Everyone tells you to chase your dreams and follow your passion. At some point, you’re brave and full of hope and decide to do it—quit your job, become an artist, apply for that dream job, and change your lifestyle.

It’s wonderful and empowering and exciting and all those things that make living worthwhile.

But what happens when you fail? When quitting your job left you broke, no one wants to publish your work, and your dream job turns you down? You are left feeling utterly defeated and a little bitter toward all those people who told you to go for it. It didn’t work. What then?

I’m no stranger to failure. I’ve tried so many times and had nothing concrete to show for my efforts. I’ve had to tell people, “No, I didn’t get it.”

Most recently, I’ve been hustling as hard as I can to get a job that will send me overseas in the development field to work for women’s human rights. Unpaid internships and grad school and applications and cold emailing have so far led to nothing.

It can be incredibly frustrating and leave me feeling hopeless, sometimes questioning if it’s worth following these dreams when I’m feeling so defeated. Like I said, I have nothing concrete to show for any of my efforts yet.

But a while back something happened that changed everything. And no, I didn’t get the dream job.

What happened was internal. I was sitting outside with a mug of hot coffee cuddled between my hands, a soft jacket pulled around my shoulders to combat the cool, autumn morning. Red, yellow, and orange leaves were raining down from the trees, spiraling to the ground. Painted clouds streaked the deep, brilliantly blue sky.

I could feel the sun on my face. And as I sat there, with none of my dreams coming true, I realized that it doesn’t matter if they never do.

I am alive, healthy, and free. I have people who love me. And I have the capacity to be grateful for this life and the ability to even contemplate following my dreams, let alone throw everything I’ve got into the fray.

I realized that even if my dreams never come true, I will be okay. It was so liberating. I will keep trying; I actually had a second wind after this realization. Because now I know that my life is full and worthwhile and beautiful even if I’m just sitting outside with coffee in the sunshine.

If you allow yourself to love everything, as simple and small as it may be, even if not all of your dreams are unfolding around you, there may come a day when your dreams do come true and it will be icing on an already magnificent cake.

The defeated feelings from failure come from letting all your hopes and happiness ride on the dreams coming true. If you allow yourself to appreciate the freedom and aliveness in just having the opportunity to try, the failing will be so much less painful.

You should keep chasing your dreams and following your passion.

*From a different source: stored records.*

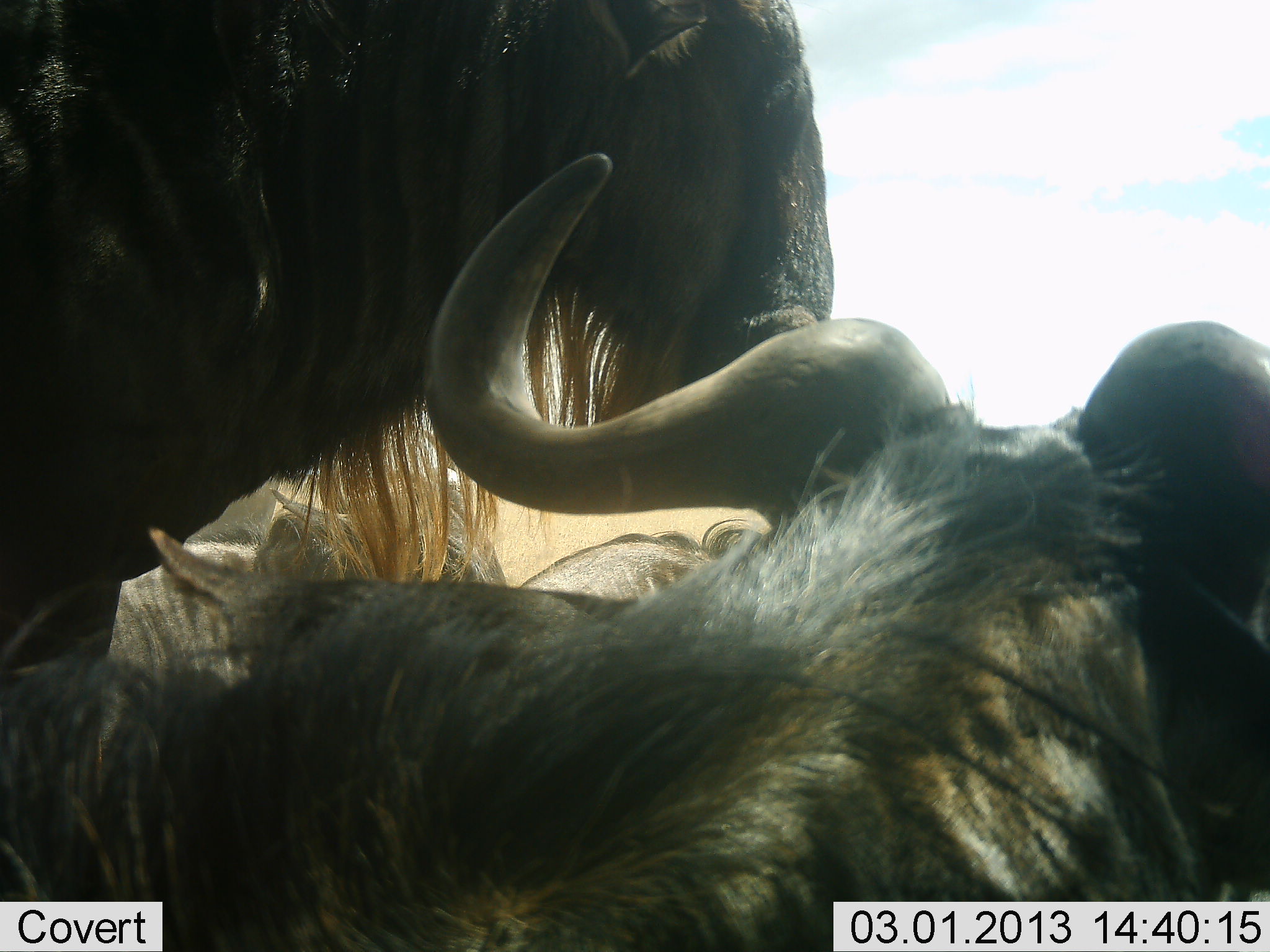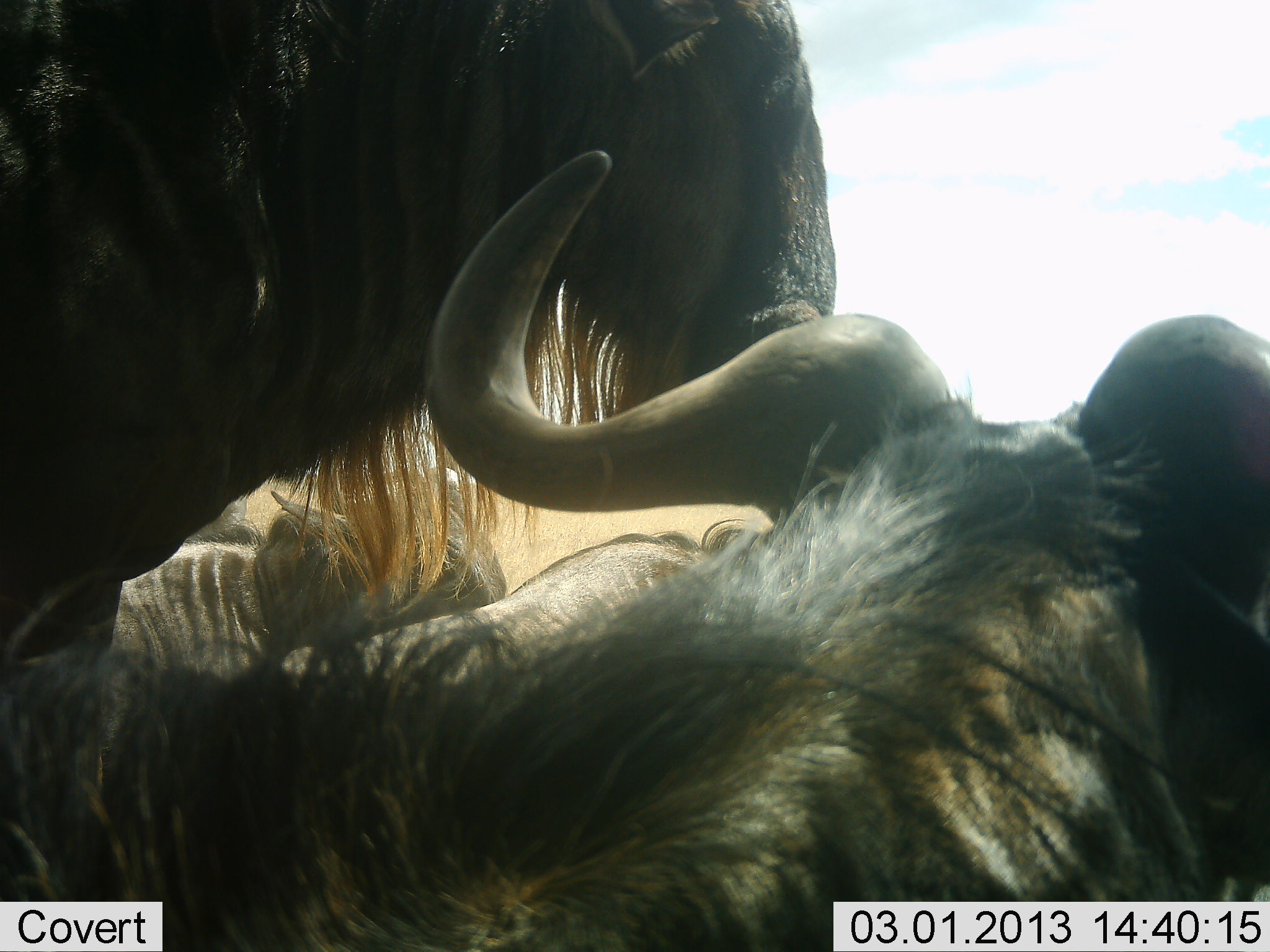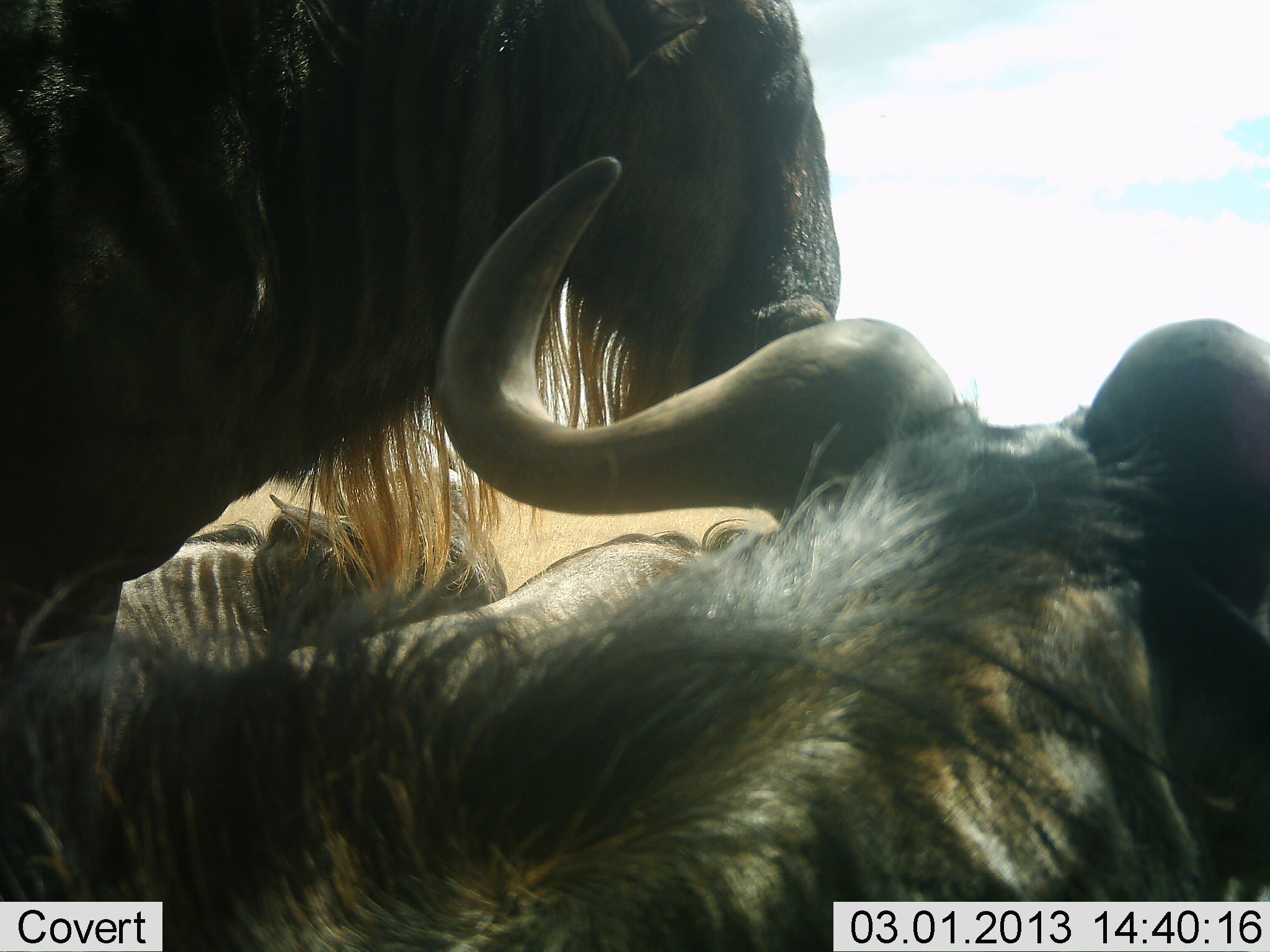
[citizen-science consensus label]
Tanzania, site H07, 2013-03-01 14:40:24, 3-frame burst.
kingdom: Animalia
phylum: Chordata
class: Mammalia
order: Artiodactyla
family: Bovidae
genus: Connochaetes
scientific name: Connochaetes taurinus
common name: blue wildebeest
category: wildebeest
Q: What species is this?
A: Wildebeest (blue wildebeest) (Connochaetes taurinus).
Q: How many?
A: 5.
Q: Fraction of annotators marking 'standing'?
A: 68%.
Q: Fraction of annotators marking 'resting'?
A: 80%.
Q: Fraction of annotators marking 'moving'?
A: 12%.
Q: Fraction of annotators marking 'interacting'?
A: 12%.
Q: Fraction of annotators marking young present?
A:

At the same time, you shouldn’t let yourself feel so bad if you’re failing.

Check with yourself and see—would it really be so awful if you just kept trying and things never quite worked out the way it does in your dreams?

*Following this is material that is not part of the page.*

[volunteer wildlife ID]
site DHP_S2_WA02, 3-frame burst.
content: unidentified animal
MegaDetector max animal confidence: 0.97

Really think about it. How wonderful and fun and exciting is it that you can go off and chase those dreams? And how much more concrete and valuable is love in your life, joy in the simple things, and appreciating what you have?

If all your dreams come true but you neglected your relationships and forgot how to be grateful and happy with the little things, it won’t matter.

Let living fully be your passion. Chasing your dreams is a byproduct of that. Finding a way to make them come true is not the end all, be all.

Be fully immersed in your own life—your relationships with others and yourself, tasting good food, comfort and peace, enjoying a quiet morning with the sun on your face, laughter.

Failure isn’t so bad when you realize that taking the steps to make your dreams come true is a dream coming true in itself.